We are often told to treat people the way we would like to be treated. But often our lack of regard for ourselves is reflected and evident in our behaviour and responses to others. This is often not a conscious behaviour and for many of us it is a learned behaviour. So the first step to improving our relationships is to assess our self treatment. Once we have respect and consideration for ourselves, we are more likely to receive it in return.
Common examples of marriage and relationship issues:
When the man in the relationship looks stunned because he thought his relationship was going really well, whilst his partner is flying off the handle about something he just said and is calling it quits, ‘her natural go-to reaction’. Be that because she is offended, hormonal, had an extreme lack of sleep lately, or not enough attention being paid to her. It is all a mystery to her beloved. Whatever he said was a trigger to her, though he does not know to ask himself, ‘what did she just make that mean’, to try to make an attempt to rectify the situation.

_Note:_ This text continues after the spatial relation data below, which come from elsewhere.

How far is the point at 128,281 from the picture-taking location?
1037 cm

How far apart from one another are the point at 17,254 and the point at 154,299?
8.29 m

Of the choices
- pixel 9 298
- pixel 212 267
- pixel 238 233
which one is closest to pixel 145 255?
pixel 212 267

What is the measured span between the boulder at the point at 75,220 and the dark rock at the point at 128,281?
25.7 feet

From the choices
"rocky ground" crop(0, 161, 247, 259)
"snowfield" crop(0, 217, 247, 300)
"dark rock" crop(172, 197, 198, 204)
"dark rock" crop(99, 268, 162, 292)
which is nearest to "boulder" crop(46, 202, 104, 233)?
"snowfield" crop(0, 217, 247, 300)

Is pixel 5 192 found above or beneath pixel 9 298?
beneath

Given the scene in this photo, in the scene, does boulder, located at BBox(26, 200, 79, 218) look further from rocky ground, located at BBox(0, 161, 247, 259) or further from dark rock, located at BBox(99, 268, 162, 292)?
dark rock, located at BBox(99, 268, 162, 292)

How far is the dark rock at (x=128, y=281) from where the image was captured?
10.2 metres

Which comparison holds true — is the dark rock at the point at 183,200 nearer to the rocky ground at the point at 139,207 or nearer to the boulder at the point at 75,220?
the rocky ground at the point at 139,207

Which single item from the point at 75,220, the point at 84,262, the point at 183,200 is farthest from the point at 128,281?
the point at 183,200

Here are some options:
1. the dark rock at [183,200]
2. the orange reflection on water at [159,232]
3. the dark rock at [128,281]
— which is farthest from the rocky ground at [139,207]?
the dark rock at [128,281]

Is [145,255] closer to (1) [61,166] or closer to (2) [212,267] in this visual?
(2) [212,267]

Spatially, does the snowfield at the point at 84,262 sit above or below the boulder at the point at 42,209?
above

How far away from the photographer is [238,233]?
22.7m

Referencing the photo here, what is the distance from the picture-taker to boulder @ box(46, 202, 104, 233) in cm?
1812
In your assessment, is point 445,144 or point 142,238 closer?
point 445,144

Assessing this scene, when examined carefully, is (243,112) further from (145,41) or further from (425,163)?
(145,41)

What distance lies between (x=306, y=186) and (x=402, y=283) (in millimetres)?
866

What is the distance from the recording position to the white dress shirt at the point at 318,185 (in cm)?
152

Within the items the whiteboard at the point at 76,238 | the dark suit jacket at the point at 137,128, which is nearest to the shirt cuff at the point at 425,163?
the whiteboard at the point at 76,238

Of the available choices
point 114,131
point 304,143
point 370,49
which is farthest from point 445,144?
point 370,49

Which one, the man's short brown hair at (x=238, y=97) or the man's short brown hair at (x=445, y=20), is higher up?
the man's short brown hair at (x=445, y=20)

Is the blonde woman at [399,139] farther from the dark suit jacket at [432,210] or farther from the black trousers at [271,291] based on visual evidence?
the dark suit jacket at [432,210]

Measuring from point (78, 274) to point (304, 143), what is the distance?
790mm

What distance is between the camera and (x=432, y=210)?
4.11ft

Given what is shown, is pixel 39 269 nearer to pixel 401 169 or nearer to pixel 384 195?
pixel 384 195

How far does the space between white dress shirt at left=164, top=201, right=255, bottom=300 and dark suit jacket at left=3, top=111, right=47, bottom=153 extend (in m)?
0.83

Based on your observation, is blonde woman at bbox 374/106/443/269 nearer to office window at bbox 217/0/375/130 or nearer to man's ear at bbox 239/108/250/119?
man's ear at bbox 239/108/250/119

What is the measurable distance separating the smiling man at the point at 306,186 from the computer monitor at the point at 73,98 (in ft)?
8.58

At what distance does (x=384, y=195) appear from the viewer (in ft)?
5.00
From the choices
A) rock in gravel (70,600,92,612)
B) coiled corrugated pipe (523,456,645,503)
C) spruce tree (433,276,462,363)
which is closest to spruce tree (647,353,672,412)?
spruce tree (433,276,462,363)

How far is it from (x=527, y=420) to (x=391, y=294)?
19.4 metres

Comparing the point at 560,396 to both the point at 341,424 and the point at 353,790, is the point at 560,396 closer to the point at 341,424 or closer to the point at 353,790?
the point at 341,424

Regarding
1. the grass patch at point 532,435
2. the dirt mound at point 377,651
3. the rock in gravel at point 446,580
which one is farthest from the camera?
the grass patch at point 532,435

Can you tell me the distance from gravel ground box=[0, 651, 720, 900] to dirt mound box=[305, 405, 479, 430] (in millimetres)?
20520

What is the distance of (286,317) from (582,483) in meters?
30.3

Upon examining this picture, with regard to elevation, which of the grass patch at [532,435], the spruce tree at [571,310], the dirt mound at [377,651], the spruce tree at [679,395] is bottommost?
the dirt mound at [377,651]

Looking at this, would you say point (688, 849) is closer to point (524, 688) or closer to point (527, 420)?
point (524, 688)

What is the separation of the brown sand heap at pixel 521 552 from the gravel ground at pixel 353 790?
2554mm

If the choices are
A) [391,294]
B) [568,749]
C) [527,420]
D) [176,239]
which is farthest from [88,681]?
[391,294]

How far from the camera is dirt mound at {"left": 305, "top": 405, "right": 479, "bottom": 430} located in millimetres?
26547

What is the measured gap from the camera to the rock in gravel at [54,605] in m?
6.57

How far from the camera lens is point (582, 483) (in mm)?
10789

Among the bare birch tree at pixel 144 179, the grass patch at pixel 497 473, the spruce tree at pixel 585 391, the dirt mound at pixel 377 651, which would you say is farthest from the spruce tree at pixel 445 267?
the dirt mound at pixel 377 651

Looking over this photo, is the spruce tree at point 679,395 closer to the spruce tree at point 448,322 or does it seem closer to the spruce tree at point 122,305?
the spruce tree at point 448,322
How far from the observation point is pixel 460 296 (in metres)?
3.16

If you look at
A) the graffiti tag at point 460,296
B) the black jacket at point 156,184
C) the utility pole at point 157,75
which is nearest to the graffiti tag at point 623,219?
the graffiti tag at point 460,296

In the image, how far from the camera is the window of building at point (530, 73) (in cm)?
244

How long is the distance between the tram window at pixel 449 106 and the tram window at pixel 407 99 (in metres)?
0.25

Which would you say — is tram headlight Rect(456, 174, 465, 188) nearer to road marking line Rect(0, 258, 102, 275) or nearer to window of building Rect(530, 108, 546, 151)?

Vice versa, it can drive a woman batty when her true love is acting as though he’s listening but his mind is on a work project, watching a game or worried about their finances and hasn’t really heard a word she’s said, which by the way she can usually tell. Wanting only to feel heard, valued and worthy of his attention.
Naturally, these examples can go both ways and can flip between both genders. We are often caught up in ourselves, preoccupied, thoughtless, can’t live with each other, can’t live without. Be aware: When pointing the finger at another, your other three are facing yourself at the time.
What can you do to make a difference in your relationship?
Say what you mean, mean what you say. Don’t play mind games, be your best self.
Ask yourself, what did I just make that mean? Look for triggers and learn how to put them to rest.
Treat yourself with respect and kindness, then it will be easier to do this for others automatically.